The point is that no one who is willing to consider actual facts can look at those numbers and insist that more guns = more crime -- or more "needless deaths" as CoolJ likes to put it. I'm still not sure what specific deaths CoolJ is referring to, because "more guns" does not consistently correlate with more murder or more suicide.

BBM. I have no idea how you can look at the numbers in that table of European countries and conclude there is any correlation. If you want to pull out the countries with a similar trend and call that a correlation, then go ahead. I call that bad science.

I think you're falling for the correlation = causation error. Your claim that "any assertion that more guns = more crime is clearly disproved by the existence of countries with more guns and less crime" is just not true. To use the dreaded car example, the existence of countries with more cars and less car accident deaths does not disprove that more cars = more car accident deaths. It suggests that there are other variables at play, e.g., speed, car technology, drink driving, road rules, road quality, beliefs and attitudes, and so on. There are also other factors that have less direct effects, like more people working from home, better public transport and taxes on alcohol (no, I am not advocating taxes on guns). From a social policy perspective, governments can choose several options - a) ban cars entirely, b) do nothing, c) regulate, and d) educate. It would be very bad policy to conclude that the existence of places without a correlation between number of cars and number of car deaths means therefore there is no problem. Banning cars entirely is impractical on many levels. It seems that regulation and education is lowering the rate of car accident deaths. Likewise, most gun control advocates agree that banning guns entirely is impractical and goes too far in limiting freedom. Countries can invest in social policy that deters people from crime, and I don't mean building more jails. But I can already hear the cries of "argh socialism". What's left is regulation and education, or do nothing. It is only the most fervent pro gun people who say that if the problem doesn't exist in one place, then it doesn't exist anywhere. That's faulty logic.

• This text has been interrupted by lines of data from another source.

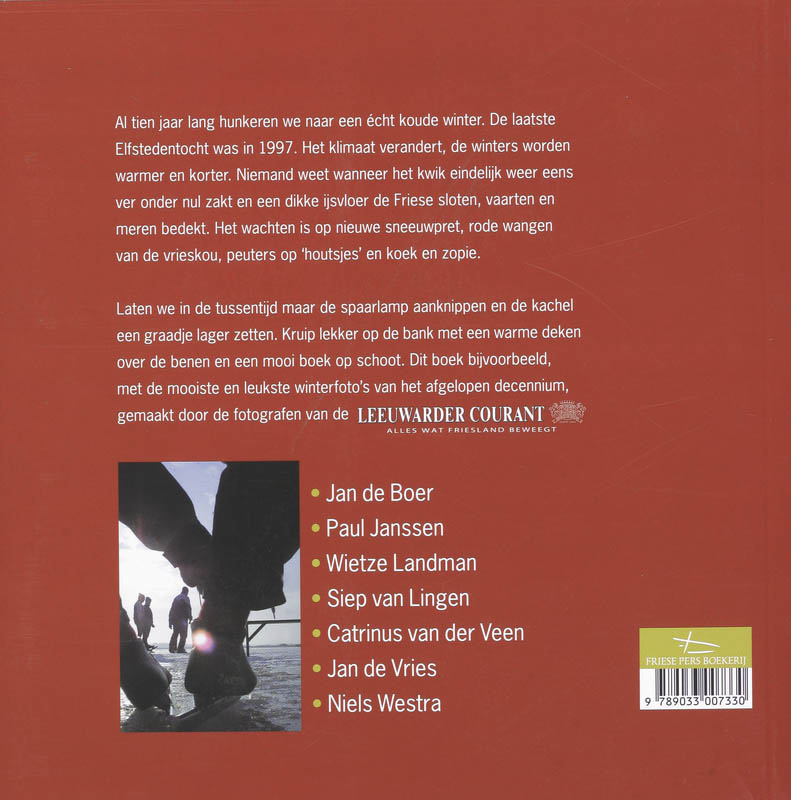 Al tien jaar lang hunkeren we naar een écht koude winter. De laatste Elfstedentocht was in 1997. Het klimaat verandert, de winters worden warmer en korter. Niemand weet wanneer het kwik eindelijk weer eens ver onder nul zakt en een dikke ijsvloer de Friese sloten, vaarten en meren bedekt. Het wachten is op nieuwe sneeuwpret, rode wangen van de vrieskou, peuters op 'houtsjes' en koek en zopie.

Laten we in de tussentijd maar de spaarlamp aanknippen en de kachel een graadje lager zetten. Kruip lekker op de bank met een warme deken over de benen en een mooi boek op schoot. Dit boek bijvoorbeeld, met de mooiste en leukste winterfoto's van het afgelopen decennium, gemaakt door de fotografen van de LEEUWARDER COURANT

ALLES WAT FRIESLAND BEWEEGT

• Jan de Boer
• Paul Janssen
• Wietze Landman
• Siep van Lingen
• Catrinus van der Veen
• Jan de Vries
• Niels Westra

FRIESE PERS BOEKERIJ

9 789033 007330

The numbers for Luxembourg look pretty dubious don't you think? I can't find any other source to confirm a murder rate that high, or app. zero guns.
 
You really don't get the term "cherry picking" do you? This is a trend I am noticing as I look through control opinion pieces. The pro-gun folks point to these outlier situations to prove their point. The anti-gun folks point to full studies that look at the information as a whole. Yes we know you can find charts (and don't get me started on how easy it is to make a chart look the way you want) to support any view. Let me have a read through the "Harvard" study. But at a quick glance it looks to be an interpretation of previous studies. There were no new studies involved.

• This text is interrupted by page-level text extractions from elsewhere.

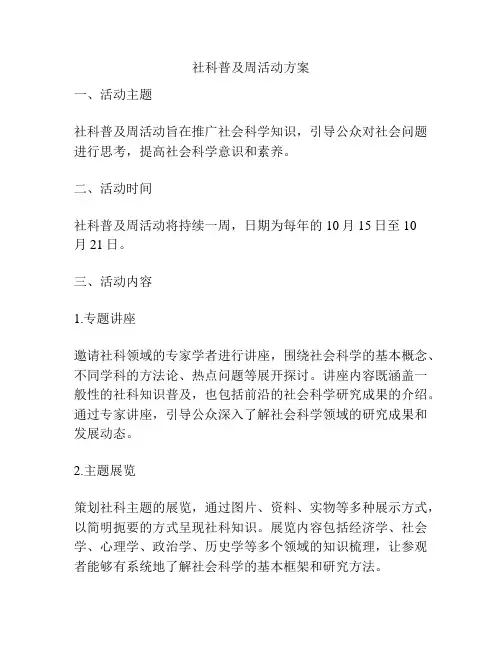 社科普及周活动方案

一、活动主题

社科普及周活动旨在推广社会科学知识，引导公众对社会问题进行思考，提高社会科学意识和素养。

二、活动时间

社科普及周活动将持续一周，日期为每年的 10 月 15 日至 10 月 21 日。

三、活动内容

1.专题讲座

邀请社科领域的专家学者进行讲座，围绕社会科学的基本概念、不同学科的方法论、热点问题等展开探讨。讲座内容既涵盖一般性的社科知识普及，也包括前沿的社会科学研究成果的介绍。通过专家讲座，引导公众深入了解社会科学领域的研究成果和发展动态。

2.主题展览

策划社科主题的展览，通过图片、资料、实物等多种展示方式，以简明扼要的方式呈现社科知识。展览内容包括经济学、社会学、心理学、政治学、历史学等多个领域的知识梳理，让参观者能够有系统地了解社会科学的基本框架和研究方法。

But you're doing the exact same thing. Figures lie and liars figure. What gun control would you like to impose that would have prevented this tragedy?
 
Hi Everyone,

This thread is closed. The topic went off the rails long ago.

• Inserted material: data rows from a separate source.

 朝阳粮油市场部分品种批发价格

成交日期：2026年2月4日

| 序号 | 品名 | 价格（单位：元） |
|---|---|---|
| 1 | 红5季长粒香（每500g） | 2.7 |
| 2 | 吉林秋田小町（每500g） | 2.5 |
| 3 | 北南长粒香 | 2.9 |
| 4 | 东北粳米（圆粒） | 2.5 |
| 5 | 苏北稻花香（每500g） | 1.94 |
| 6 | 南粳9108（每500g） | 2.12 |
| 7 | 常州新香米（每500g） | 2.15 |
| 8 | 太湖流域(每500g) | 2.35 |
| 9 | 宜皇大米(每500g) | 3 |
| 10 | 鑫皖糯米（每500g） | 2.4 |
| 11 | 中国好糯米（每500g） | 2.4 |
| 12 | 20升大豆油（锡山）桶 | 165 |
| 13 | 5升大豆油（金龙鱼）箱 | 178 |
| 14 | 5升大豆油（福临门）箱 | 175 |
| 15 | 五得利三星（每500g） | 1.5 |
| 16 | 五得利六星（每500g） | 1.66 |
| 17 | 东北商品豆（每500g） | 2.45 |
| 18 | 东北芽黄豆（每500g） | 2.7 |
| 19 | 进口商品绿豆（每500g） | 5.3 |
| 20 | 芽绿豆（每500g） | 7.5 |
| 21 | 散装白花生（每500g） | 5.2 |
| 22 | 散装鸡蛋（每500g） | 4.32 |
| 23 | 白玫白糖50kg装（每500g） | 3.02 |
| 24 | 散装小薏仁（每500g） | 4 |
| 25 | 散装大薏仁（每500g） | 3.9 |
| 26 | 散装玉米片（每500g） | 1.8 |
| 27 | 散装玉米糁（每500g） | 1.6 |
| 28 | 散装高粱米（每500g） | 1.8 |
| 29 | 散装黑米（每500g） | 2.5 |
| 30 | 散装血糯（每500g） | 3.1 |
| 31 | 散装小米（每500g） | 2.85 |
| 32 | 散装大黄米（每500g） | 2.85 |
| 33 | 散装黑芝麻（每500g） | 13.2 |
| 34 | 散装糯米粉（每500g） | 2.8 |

We are not discussing gun control.

Here is the problem; If we start up a gun control thread for you all to participate on everything will be fine and everyone will behave, for about 58 seconds.

The mods and I will discuss a possible gun control thread over the next few days. If it happens there will be notices announcing the thread and a link to it from the last post in this thread.

I love your passion. You are at Websleuths because you care about others and their tragedy. I am very grateful to all of you for being a part of Websleuths.